DW.WORLD.DE: Herr Sayer, denken Sie, dass das Referendum nach internationalen Standards abgelaufen ist?

JOSEF SAYER: Was ich und meine Kollegen als Wahlbeobachter sehen konnten, ist, dass der Wahlakt nach wirklich internationalen Standards ablief. Ich habe selten so einen gut organisierten Wahlablauf gesehen wie gerade im Südsudan. Es war unglaublich, ich bin dort hingegangen und habe gedacht: werden die das überhaupt schaffen? Wenn sie so wenig Zeit haben für Vorbereitungen; wenn sie am 11. November letzten Jahres erst begonnen haben? Kann man das schaffen in einem Land, wo so wenig Infrastruktur vorhanden ist? Wir waren alle berührt von der hervorragenden Organisation, von der wirklich guten Disziplin, die da herrschte. Wie die Verantwortlichen in den einzelnen Wahllokalen die Menschen aufgeklärt haben. Wie Behinderte, alte Menschen, Blinde, von ihnen eingeführt wurden. Es war wunderbar zu beobachten.

Was haben Sie von Ihren Kollegen, die die Abstimmung im Norden beobachtet haben, gehört? Dort durften ja Südsudanesen ebenfalls abstimmen. Wie war Wahlbeteiligung und Stimmung dort?

Die Wahlbeteiligung im Norden war minimal. Im Unterschied zum Süden. Dort gab es lange Schlangen vor den Wahllokalen. Das war ein Prozess, der im Gang war. Wir haben jeweils nachgefragt, wie viele Wähler sie registriert haben. Es war wunderbar, das mitzubekommen. Vier unserer Kollegen hatten die Möglichkeit die Abstimmung im Norden zu beobachten. Sie haben gesagt, nur einzelne seien gekommen, es waren nur ganz wenige. Es war eine verhaltene Stimmung, eine gedrückte Stimmung. Die Unsicherheit, was wird eigentlich mit unseren Stimmen geschehen? Werden wir beobachtet? Was hat das für Folgen? Es war äußerst schwierig. Und viele aus dem Norden sind in den Süden gekommen. Ich habe Leute fotografiert, die mit dem Schiff den Nil hoch gekommen sind, um ihre Stimme abzugeben. Ich habe auch viele Leute aus dem Ausland gesprochen. Aus Uganda, aus Kenia, bis aus den USA und aus Australien sind sie gekommen, weil sie gesagt haben, hier geht es um unsere Freiheit. Wir müssen unseren eigenen Staat aufbauen, den ersten wirklich afrikanischen Staat.

•••

> **ARBEITSANWEISUNG**:
Nimm das Interview zum Referendum im Südsudan oben nach seinem letzten Satz wieder auf und schreib es weiter.

> **VORLIEGENDE DATENSÄTZE**:
•••

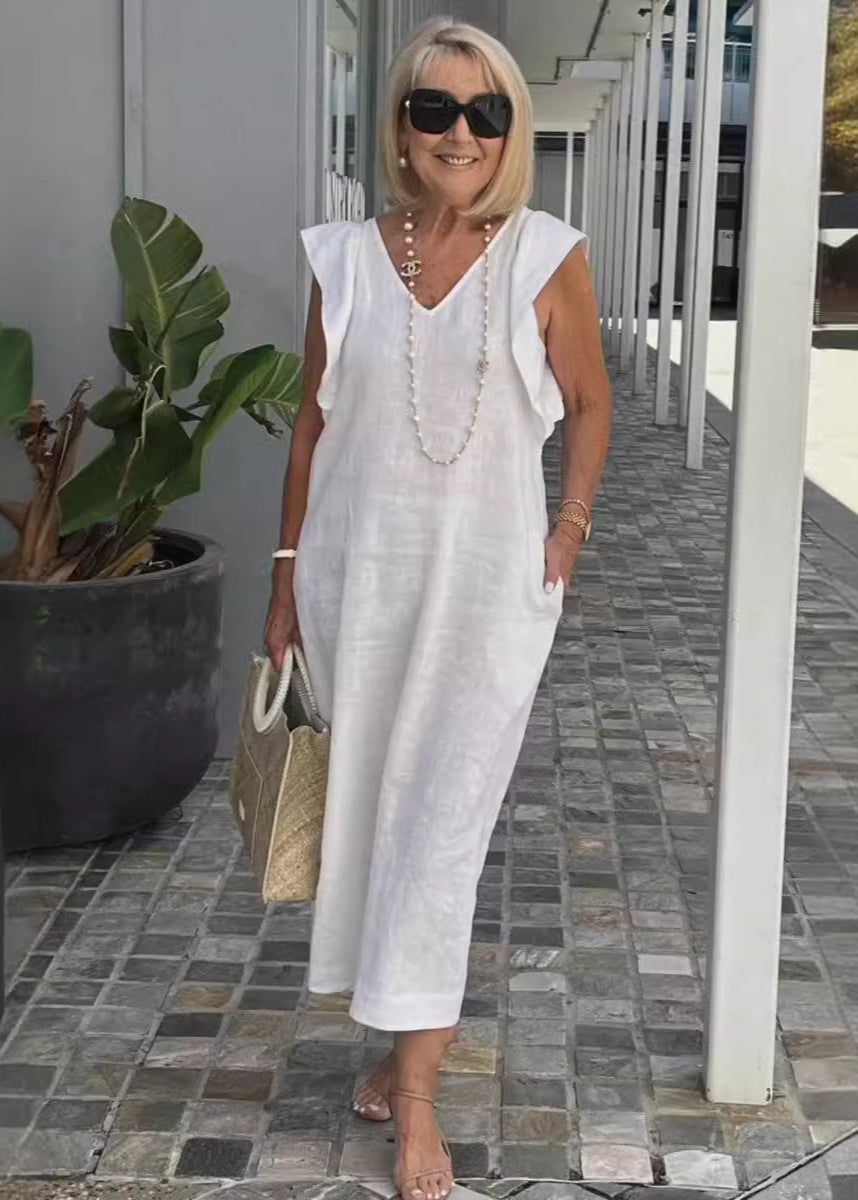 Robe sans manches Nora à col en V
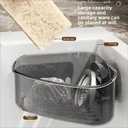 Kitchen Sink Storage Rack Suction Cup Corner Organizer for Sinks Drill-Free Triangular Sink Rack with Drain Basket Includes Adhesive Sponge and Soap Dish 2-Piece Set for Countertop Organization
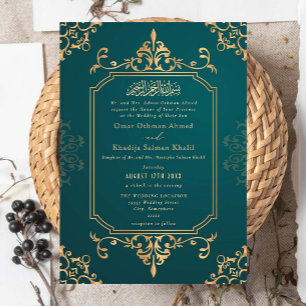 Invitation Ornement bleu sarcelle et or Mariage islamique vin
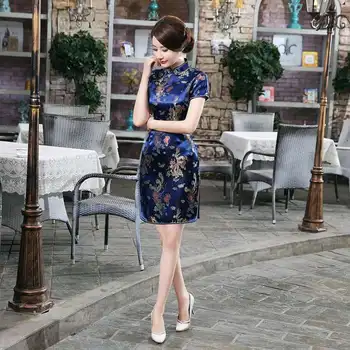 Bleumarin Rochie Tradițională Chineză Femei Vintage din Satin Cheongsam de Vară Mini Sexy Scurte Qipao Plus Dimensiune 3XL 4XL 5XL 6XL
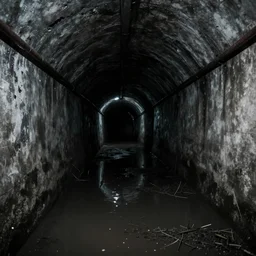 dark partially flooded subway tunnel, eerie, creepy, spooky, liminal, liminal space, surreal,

•••

> **ANTWORT**:
Haben die Menschen gar keine Angst, dass der Norden noch versuchen könnte, in irgendeiner Form das Referendum für ungültig erklären zu lassen und damit die Unabhängigkeit zu verhindern?

Also Angst habe ich nicht gespürt. Ich habe eine gewisse Sorge gespürt. Aber das internationale Echo war so stark, im Fernsehen, im Radio, in den Printmedien. Und auch, dass herausragende Leute wie Jimmy Carter und Kofi Annan anwesend waren und dass Obama nicht nur einen Sonderbotschafter hatte, sondern US-Senator John Kerry gesandt hat – das sind Wegmarken, die helfen. Und dass vor allem die afrikanischen Länder den Prozess so eindeutig unterstützen – das gibt den Menschen Zuversicht und Mut.